Mechanical Soup

1 minute read

Updated:

There’s a python library call MechanicalSoup. It glues together BeautifulSoup and Requests, to allow for automating parsing and submitting of forms.

What does it do

Requests deals with HTTP requests, which is stateless. BeautifulSoup parses html pages. If you need to emulate a user that is submitting form information and progressing through a web session, you’ll end up writing MechanicalSoup.

It adds state (missing from requests) and helpers for form handling (specialized use of beautifulsoup).

Why not use Selenium

Selenium is a web driver, which means it controls a real web browser. This makes all the browser implementation quirks are preserved. Selenium is simply clicking on behalf of the user. Spinning up and controlling a web browser process is very expensive.

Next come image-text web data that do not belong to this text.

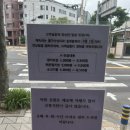 제주로얄유통
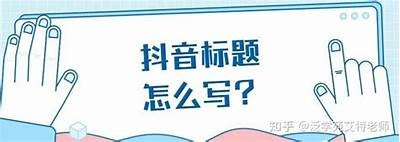 请提供详细的标题和抖阴内容，我才能为你生成符合百度收录排名的标题。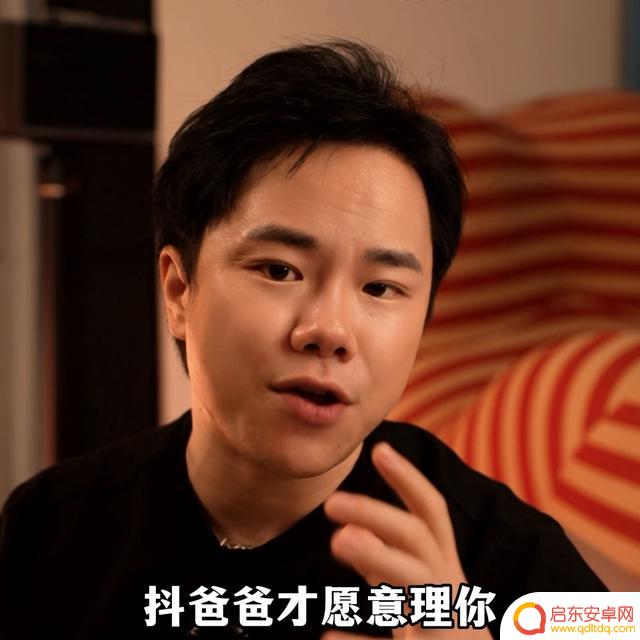 抖音最新赚钱方向(抖音最赚钱的模式)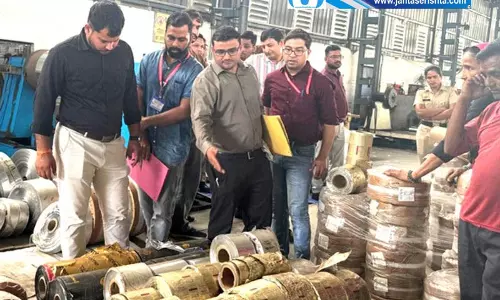 Rohtak फर्म से 14 लाख की एल्युमीनियम फॉइल जब्त Rohtak फर्म से 14 लाख की एल्युमीनियम फॉइल जब्त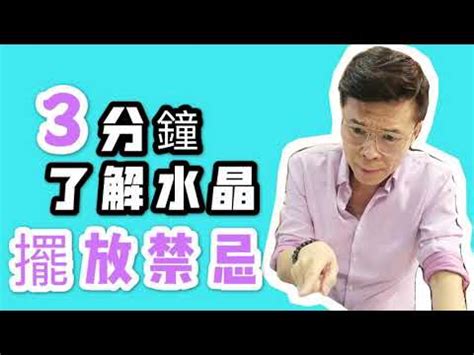 家裡放水晶|水晶要放在家裡哪裡？擺放指南打造能量空間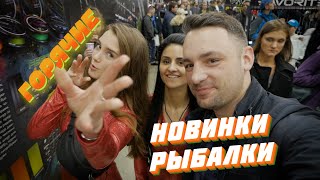 Выставка рыболовный и охотничий рай 2020
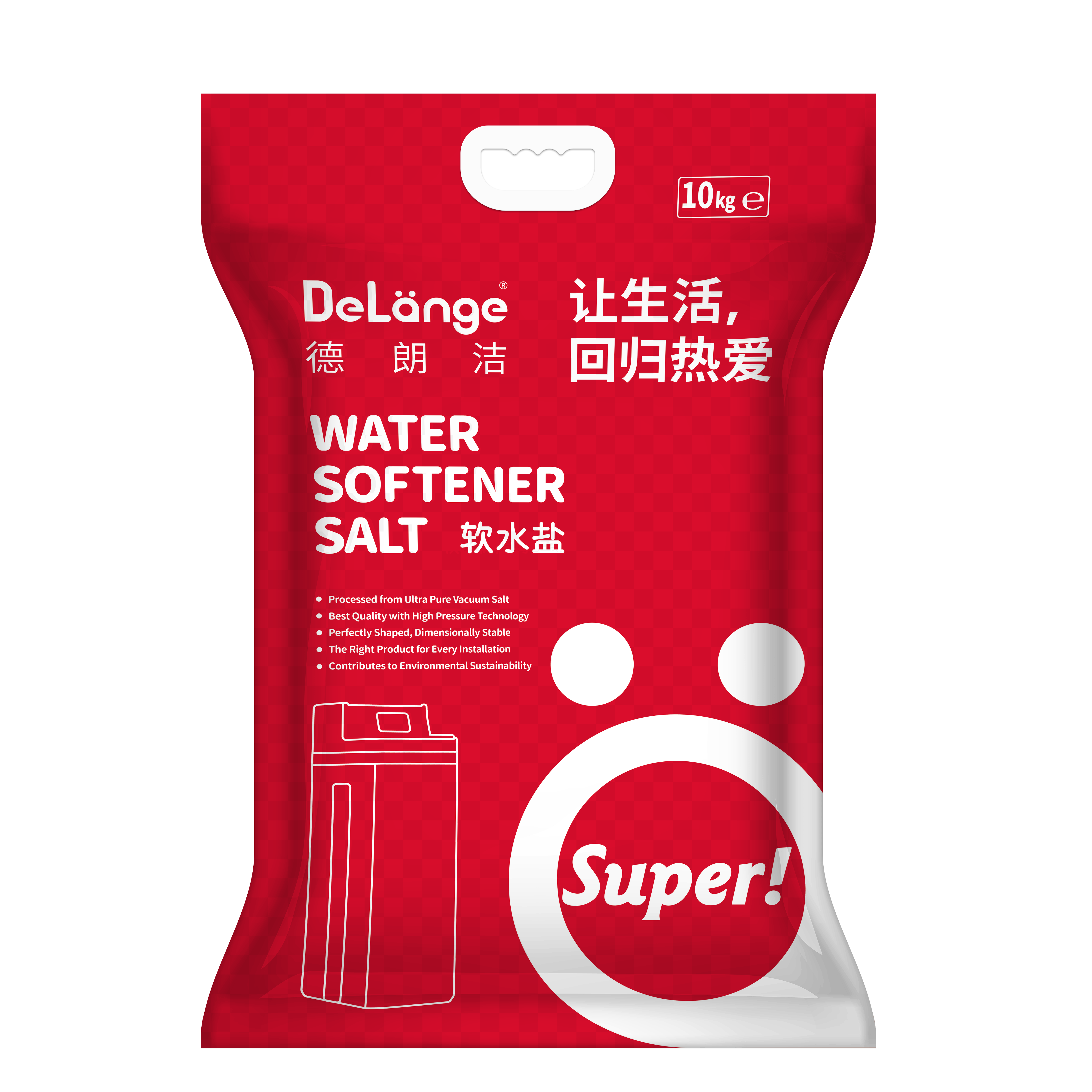 DeLange德朗洁食品级原料软水盐软化盐软水机软化水专用盐RED10KG-图3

MechanicalSoup is a lightweight Selenium stand-in. It’s stitches together web requests and only speaks HTTP. So you clearly will not have Javascript or CSS or whatever quirks come with a full-browser instance.

When to use

Only use this package if you are submitting forms. It’s a very special-purpose, abstraction on top of beautiful soup. But submitting forms is a common operation for web pages.

If you need to do anything else, you’ll end up fallback to the underlying beautifulsoup API.

If the site relies on Javascript or CSS or other quirks, then you must use Selenium and pay the cost of complete page rendering.